Put me down for Cajun cole slaw and some drinks.


----------



## mommabear (Mar 14, 2013)

I won't be making it after all since we couldn't find a sitter for the slew of kiddos we have at the house.  But Casey and Taylor will still be coming out for the weekend.  We are listed as Woods Walker, bringing 2 sides, Dealers Choice.  You can edit that if you wish.  Casey is making his corn bread salad, that is AH-mazing!  And I will be sending him with my homemade pineapple upside down cake.  I'll miss being there with everyone, but happy shooting to you all!  Looks like its gonna be real purty weather for you.


----------



## dutchman (Mar 14, 2013)

Thanks to all who made a commitment to bring food, beverages, or supplies. I appreciate your stepping up!

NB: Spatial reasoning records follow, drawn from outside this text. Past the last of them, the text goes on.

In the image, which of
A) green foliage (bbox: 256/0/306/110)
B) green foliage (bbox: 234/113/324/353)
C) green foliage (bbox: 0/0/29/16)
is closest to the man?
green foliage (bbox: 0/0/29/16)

You are the folks that make this thing go!

I'm leaving before daylight in the morning for The Rock Ranch. See y'all there!


----------



## TNGIRL (Mar 14, 2013)

well I plan to bring potato salad, cold pasta salad and cold pea salad (plus a key lime pie and italian creme cake courtesy of BILO)for Sat night supper......Golly they're good!!!!

See ya'll there!!!!


----------



## Red Arrow (Mar 15, 2013)

Justin and me will be there in the morning.  We'll bring dessert..


----------



## whossbows (Mar 16, 2013)

You all have a good time.guess i will take my klan to the o f


----------



## dutchman (Mar 17, 2013)

I'd like to thank everyone who brought food, beverages, and supplies to the potluck. It was great and I appreciate each one of you for helping to make it a success!


----------



## Al33 (Mar 19, 2013)

dutchman said:


> I'd like to thank everyone who brought food, beverages, and supplies to the potluck. It was great and I appreciate each one of you for helping to make it a success!



It was definitely a great success Gene. Thanks for leading the charge in this annual event and effort. Great job sir!!!


----------